- _PAGE EXTRACT_:
-- BEGIN --

Turnbaugh521 @Turnbaugh521

You certainly can do this. A better question is whether or not you should. Does your story actually need multiple POVs? Especially if the characters are all together, I question whether it is worth the cost in decreasing your attachment to any one character.

There are cases like a romance or morally grey conflict in which the second perspectives add something, but so much of the time it makes the story harder to follow and draws you out of the action just when it is getting good. A notable example of I can think of this comes from Leviathan Wakes, in which we cut away from Holden's story in the middle of a space battle.

-- END --

- _PARTS OF THE EXERCISE_:
1. Which book does the post on multiple points of view cite as a notable example of cutting away from the action?
2. Please carry on the post about multiple points of view from where it stops.

(Saved entries)
-- BEGIN --

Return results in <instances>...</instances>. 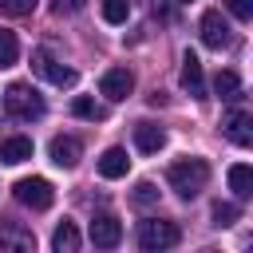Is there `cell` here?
Listing matches in <instances>:
<instances>
[{"label": "cell", "instance_id": "1", "mask_svg": "<svg viewBox=\"0 0 253 253\" xmlns=\"http://www.w3.org/2000/svg\"><path fill=\"white\" fill-rule=\"evenodd\" d=\"M166 182L178 198H198L206 186H210V162L206 158H178L170 170H166Z\"/></svg>", "mask_w": 253, "mask_h": 253}, {"label": "cell", "instance_id": "2", "mask_svg": "<svg viewBox=\"0 0 253 253\" xmlns=\"http://www.w3.org/2000/svg\"><path fill=\"white\" fill-rule=\"evenodd\" d=\"M4 111L12 115V119H40L47 107H43V95L32 87V83H8V91H4Z\"/></svg>", "mask_w": 253, "mask_h": 253}, {"label": "cell", "instance_id": "3", "mask_svg": "<svg viewBox=\"0 0 253 253\" xmlns=\"http://www.w3.org/2000/svg\"><path fill=\"white\" fill-rule=\"evenodd\" d=\"M182 241V229L174 225V221H162V217H146L142 225H138V245L142 249H170V245H178Z\"/></svg>", "mask_w": 253, "mask_h": 253}, {"label": "cell", "instance_id": "4", "mask_svg": "<svg viewBox=\"0 0 253 253\" xmlns=\"http://www.w3.org/2000/svg\"><path fill=\"white\" fill-rule=\"evenodd\" d=\"M12 194H16V202L28 206V210H51V202H55V190H51L47 178H20V182L12 186Z\"/></svg>", "mask_w": 253, "mask_h": 253}, {"label": "cell", "instance_id": "5", "mask_svg": "<svg viewBox=\"0 0 253 253\" xmlns=\"http://www.w3.org/2000/svg\"><path fill=\"white\" fill-rule=\"evenodd\" d=\"M32 71H36V75H43V79H47V83H55V87H71V83L79 79V75H75V67H63V63H59L51 51H43V47H40V51H32Z\"/></svg>", "mask_w": 253, "mask_h": 253}, {"label": "cell", "instance_id": "6", "mask_svg": "<svg viewBox=\"0 0 253 253\" xmlns=\"http://www.w3.org/2000/svg\"><path fill=\"white\" fill-rule=\"evenodd\" d=\"M221 134H225L233 146H249V142H253V115H249L245 107L225 111V119H221Z\"/></svg>", "mask_w": 253, "mask_h": 253}, {"label": "cell", "instance_id": "7", "mask_svg": "<svg viewBox=\"0 0 253 253\" xmlns=\"http://www.w3.org/2000/svg\"><path fill=\"white\" fill-rule=\"evenodd\" d=\"M198 28H202V43H206V47H213V51L229 47V40H233V36H229V20H225L217 8H210V12L202 16V24H198Z\"/></svg>", "mask_w": 253, "mask_h": 253}, {"label": "cell", "instance_id": "8", "mask_svg": "<svg viewBox=\"0 0 253 253\" xmlns=\"http://www.w3.org/2000/svg\"><path fill=\"white\" fill-rule=\"evenodd\" d=\"M99 91H103L111 103H123V99L134 91V75H130V67H107L103 79H99Z\"/></svg>", "mask_w": 253, "mask_h": 253}, {"label": "cell", "instance_id": "9", "mask_svg": "<svg viewBox=\"0 0 253 253\" xmlns=\"http://www.w3.org/2000/svg\"><path fill=\"white\" fill-rule=\"evenodd\" d=\"M47 154H51V162H55V166L71 170V166H79V158H83V142H79L75 134H55V138H51V146H47Z\"/></svg>", "mask_w": 253, "mask_h": 253}, {"label": "cell", "instance_id": "10", "mask_svg": "<svg viewBox=\"0 0 253 253\" xmlns=\"http://www.w3.org/2000/svg\"><path fill=\"white\" fill-rule=\"evenodd\" d=\"M91 241H95L99 249H115V245L123 241V221H119L115 213H99V217L91 221Z\"/></svg>", "mask_w": 253, "mask_h": 253}, {"label": "cell", "instance_id": "11", "mask_svg": "<svg viewBox=\"0 0 253 253\" xmlns=\"http://www.w3.org/2000/svg\"><path fill=\"white\" fill-rule=\"evenodd\" d=\"M0 249L32 253V249H36V237H32V229H24L20 221H0Z\"/></svg>", "mask_w": 253, "mask_h": 253}, {"label": "cell", "instance_id": "12", "mask_svg": "<svg viewBox=\"0 0 253 253\" xmlns=\"http://www.w3.org/2000/svg\"><path fill=\"white\" fill-rule=\"evenodd\" d=\"M182 87L194 95V99H206V75H202V63H198V55L194 51H186L182 55Z\"/></svg>", "mask_w": 253, "mask_h": 253}, {"label": "cell", "instance_id": "13", "mask_svg": "<svg viewBox=\"0 0 253 253\" xmlns=\"http://www.w3.org/2000/svg\"><path fill=\"white\" fill-rule=\"evenodd\" d=\"M134 146H138L142 154H158V150L166 146V130H162L158 123H138V126H134Z\"/></svg>", "mask_w": 253, "mask_h": 253}, {"label": "cell", "instance_id": "14", "mask_svg": "<svg viewBox=\"0 0 253 253\" xmlns=\"http://www.w3.org/2000/svg\"><path fill=\"white\" fill-rule=\"evenodd\" d=\"M28 158H32V138L12 134V138L0 142V162H4V166H20V162H28Z\"/></svg>", "mask_w": 253, "mask_h": 253}, {"label": "cell", "instance_id": "15", "mask_svg": "<svg viewBox=\"0 0 253 253\" xmlns=\"http://www.w3.org/2000/svg\"><path fill=\"white\" fill-rule=\"evenodd\" d=\"M126 166H130V158H126L123 146H107V150L99 154V174H103V178H123Z\"/></svg>", "mask_w": 253, "mask_h": 253}, {"label": "cell", "instance_id": "16", "mask_svg": "<svg viewBox=\"0 0 253 253\" xmlns=\"http://www.w3.org/2000/svg\"><path fill=\"white\" fill-rule=\"evenodd\" d=\"M225 178H229V190H233L237 198H249V194H253V166H249V162H233Z\"/></svg>", "mask_w": 253, "mask_h": 253}, {"label": "cell", "instance_id": "17", "mask_svg": "<svg viewBox=\"0 0 253 253\" xmlns=\"http://www.w3.org/2000/svg\"><path fill=\"white\" fill-rule=\"evenodd\" d=\"M51 249H55V253H75V249H79V229H75V221H59V225H55Z\"/></svg>", "mask_w": 253, "mask_h": 253}, {"label": "cell", "instance_id": "18", "mask_svg": "<svg viewBox=\"0 0 253 253\" xmlns=\"http://www.w3.org/2000/svg\"><path fill=\"white\" fill-rule=\"evenodd\" d=\"M71 115H75V119L103 123V119H107V107H103V103H95L91 95H75V99H71Z\"/></svg>", "mask_w": 253, "mask_h": 253}, {"label": "cell", "instance_id": "19", "mask_svg": "<svg viewBox=\"0 0 253 253\" xmlns=\"http://www.w3.org/2000/svg\"><path fill=\"white\" fill-rule=\"evenodd\" d=\"M213 91L221 95V99H241V79H237V71H217L213 75Z\"/></svg>", "mask_w": 253, "mask_h": 253}, {"label": "cell", "instance_id": "20", "mask_svg": "<svg viewBox=\"0 0 253 253\" xmlns=\"http://www.w3.org/2000/svg\"><path fill=\"white\" fill-rule=\"evenodd\" d=\"M16 59H20V40H16V32L0 28V67H12Z\"/></svg>", "mask_w": 253, "mask_h": 253}, {"label": "cell", "instance_id": "21", "mask_svg": "<svg viewBox=\"0 0 253 253\" xmlns=\"http://www.w3.org/2000/svg\"><path fill=\"white\" fill-rule=\"evenodd\" d=\"M103 20L107 24H126L130 20V0H103Z\"/></svg>", "mask_w": 253, "mask_h": 253}, {"label": "cell", "instance_id": "22", "mask_svg": "<svg viewBox=\"0 0 253 253\" xmlns=\"http://www.w3.org/2000/svg\"><path fill=\"white\" fill-rule=\"evenodd\" d=\"M210 217H213V225H233V221L241 217V210H237L233 202H213V210H210Z\"/></svg>", "mask_w": 253, "mask_h": 253}, {"label": "cell", "instance_id": "23", "mask_svg": "<svg viewBox=\"0 0 253 253\" xmlns=\"http://www.w3.org/2000/svg\"><path fill=\"white\" fill-rule=\"evenodd\" d=\"M130 202H134V206H142V210H146V206H154V202H158L154 182H138V186H134V194H130Z\"/></svg>", "mask_w": 253, "mask_h": 253}, {"label": "cell", "instance_id": "24", "mask_svg": "<svg viewBox=\"0 0 253 253\" xmlns=\"http://www.w3.org/2000/svg\"><path fill=\"white\" fill-rule=\"evenodd\" d=\"M40 0H0V12L4 16H32Z\"/></svg>", "mask_w": 253, "mask_h": 253}, {"label": "cell", "instance_id": "25", "mask_svg": "<svg viewBox=\"0 0 253 253\" xmlns=\"http://www.w3.org/2000/svg\"><path fill=\"white\" fill-rule=\"evenodd\" d=\"M225 8H229L237 20H253V0H225Z\"/></svg>", "mask_w": 253, "mask_h": 253}, {"label": "cell", "instance_id": "26", "mask_svg": "<svg viewBox=\"0 0 253 253\" xmlns=\"http://www.w3.org/2000/svg\"><path fill=\"white\" fill-rule=\"evenodd\" d=\"M87 0H55V12H83Z\"/></svg>", "mask_w": 253, "mask_h": 253}, {"label": "cell", "instance_id": "27", "mask_svg": "<svg viewBox=\"0 0 253 253\" xmlns=\"http://www.w3.org/2000/svg\"><path fill=\"white\" fill-rule=\"evenodd\" d=\"M158 4H190V0H154V8H158Z\"/></svg>", "mask_w": 253, "mask_h": 253}]
</instances>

-- END --

- _EXERCISE RESULTS_:
1. Leviathan Wakes

2.
If the character's aren't all together, a worse problem is that you often wind up with characters who are solving different problems and thus aren't really part of the same story. There needs to be a reason for more than one perspective in a story. While I previously criticized Leviathan Wakes for the POV shift, it is an example where it is justified, as it is established from the beginning that Holden and Miller are following different parts of the same underlying investigation. The TV series even adds a third POV without it feeling redundant because it is a different bigger picture perspective on the same events(and because Avesarala is awesome). The Martian is another case in which it is justified by the nature of the story, because if we didn't know what NASA was doing it would make less sense.

Multiple POVs can be extremely effective, but they are also hard to get right. It is vastly easier to tell a good story with only a single POV than with multiple ones. It is far too easy for writers to add redundant and unnecessary characters, so if you do use this, be very careful with it.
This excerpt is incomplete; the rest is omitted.